第 i 条边存储在 u[i] v[i] w[i]中,表示从顶点 u[i]到到顶点 v[i]的边权值为 w[i].
SPFA 算法
设立一个先进先出的队列 q 用来保存待优化的结点,优化时每次取出队首结点 u,并且用 u 点当前的最短路径估计值对离开 u 点所指向的结点 v 进行松弛操作,如果 v 点的最短路径估计值有所调整,且 v 点不在当前的队列中,就将 v 点放入队尾。这样不断从队列中取出结点来进行松弛操作,直至队列空为止。
dis[i] > dis[v] + a[v][i]
“>“改为”<“后可求最长路
代码示例:
void spfa(int s)
{
for (int i = 0; i <= n; i++)
dis[i] = 99999999; //初始化每点i到s的距离
dis[s] = 0;
vis[s] = 1;
q.push(s); //队列初始化,s为起点,dis数组作用与bellman-ford算法相同
int i, v;
while (!q.empty())

已知资料 →
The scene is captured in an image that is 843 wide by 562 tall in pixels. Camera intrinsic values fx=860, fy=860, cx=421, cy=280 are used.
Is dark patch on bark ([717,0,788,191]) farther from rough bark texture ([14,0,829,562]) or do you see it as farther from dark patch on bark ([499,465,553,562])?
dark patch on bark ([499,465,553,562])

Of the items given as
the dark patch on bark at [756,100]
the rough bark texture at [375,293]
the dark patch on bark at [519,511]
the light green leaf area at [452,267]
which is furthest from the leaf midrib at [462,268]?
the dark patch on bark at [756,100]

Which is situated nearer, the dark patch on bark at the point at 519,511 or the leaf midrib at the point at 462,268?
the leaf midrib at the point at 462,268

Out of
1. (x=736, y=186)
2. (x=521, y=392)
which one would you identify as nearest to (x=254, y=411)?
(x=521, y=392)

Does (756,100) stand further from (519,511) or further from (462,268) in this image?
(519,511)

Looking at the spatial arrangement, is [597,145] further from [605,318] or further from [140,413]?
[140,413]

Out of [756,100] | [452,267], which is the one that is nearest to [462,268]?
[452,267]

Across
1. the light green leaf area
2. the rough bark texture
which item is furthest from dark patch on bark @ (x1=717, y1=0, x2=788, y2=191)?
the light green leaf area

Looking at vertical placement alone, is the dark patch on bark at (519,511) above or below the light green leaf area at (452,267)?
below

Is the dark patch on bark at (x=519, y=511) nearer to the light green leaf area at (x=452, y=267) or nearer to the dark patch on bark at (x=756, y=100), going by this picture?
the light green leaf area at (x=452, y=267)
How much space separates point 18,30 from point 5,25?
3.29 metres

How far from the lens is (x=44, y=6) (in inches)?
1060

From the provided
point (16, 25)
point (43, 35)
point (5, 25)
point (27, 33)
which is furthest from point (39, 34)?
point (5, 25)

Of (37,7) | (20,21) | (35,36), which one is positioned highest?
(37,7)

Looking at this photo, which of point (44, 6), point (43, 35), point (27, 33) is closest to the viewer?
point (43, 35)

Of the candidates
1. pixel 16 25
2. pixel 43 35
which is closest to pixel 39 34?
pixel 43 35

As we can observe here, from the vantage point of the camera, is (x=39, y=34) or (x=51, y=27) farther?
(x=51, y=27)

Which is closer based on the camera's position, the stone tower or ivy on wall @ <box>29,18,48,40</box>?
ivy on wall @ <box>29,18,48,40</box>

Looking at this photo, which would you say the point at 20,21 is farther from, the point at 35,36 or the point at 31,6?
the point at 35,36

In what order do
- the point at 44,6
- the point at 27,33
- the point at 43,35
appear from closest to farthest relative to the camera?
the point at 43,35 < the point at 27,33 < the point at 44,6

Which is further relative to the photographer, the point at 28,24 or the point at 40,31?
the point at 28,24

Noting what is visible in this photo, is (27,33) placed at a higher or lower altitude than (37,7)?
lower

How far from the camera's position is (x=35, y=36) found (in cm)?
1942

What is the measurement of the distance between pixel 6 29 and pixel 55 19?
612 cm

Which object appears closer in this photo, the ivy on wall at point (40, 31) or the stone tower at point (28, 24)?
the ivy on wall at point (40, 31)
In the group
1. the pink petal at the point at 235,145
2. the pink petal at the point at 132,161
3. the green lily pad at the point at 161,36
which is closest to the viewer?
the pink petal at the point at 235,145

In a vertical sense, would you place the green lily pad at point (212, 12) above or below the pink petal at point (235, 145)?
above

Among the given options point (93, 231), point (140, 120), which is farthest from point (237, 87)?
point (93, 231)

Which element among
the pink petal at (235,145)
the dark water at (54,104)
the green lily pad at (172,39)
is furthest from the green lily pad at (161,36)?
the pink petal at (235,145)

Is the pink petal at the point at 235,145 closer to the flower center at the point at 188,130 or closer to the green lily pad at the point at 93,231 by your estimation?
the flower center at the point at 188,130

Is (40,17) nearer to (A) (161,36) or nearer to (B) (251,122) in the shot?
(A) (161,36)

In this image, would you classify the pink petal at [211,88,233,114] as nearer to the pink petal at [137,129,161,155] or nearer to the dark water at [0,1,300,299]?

任务要求 →
a: 根据 SPFA 算法原文的第一句,写出存储第 i 条边所用的全部数组,并注明每个数组表示什么。
b: 从 SPFA 算法原文的最后一行之后接着往下写。
这些资料与原文互不相干,是一份单独的材料。

练习答案 →
a: u[i]:边的起点顶点;v[i]:边的终点顶点;w[i]:这条边的权值。

b:
{ //队列非空
v = q.front();//取队首元素
vis[v] = 0;//释放队首结点,因为这节点可能下次用来松弛其它节点,重新入队
for (i = 0; i <= n; i++) //对所有顶点
if (a[v][i] > 0 && dis[i] > dis[v] + a[v][i])
{ //节点s到节点i通过节点v松弛
dis[i] = dis[v] + a[v][i]; //修改最短路
if (vis[i] == 0)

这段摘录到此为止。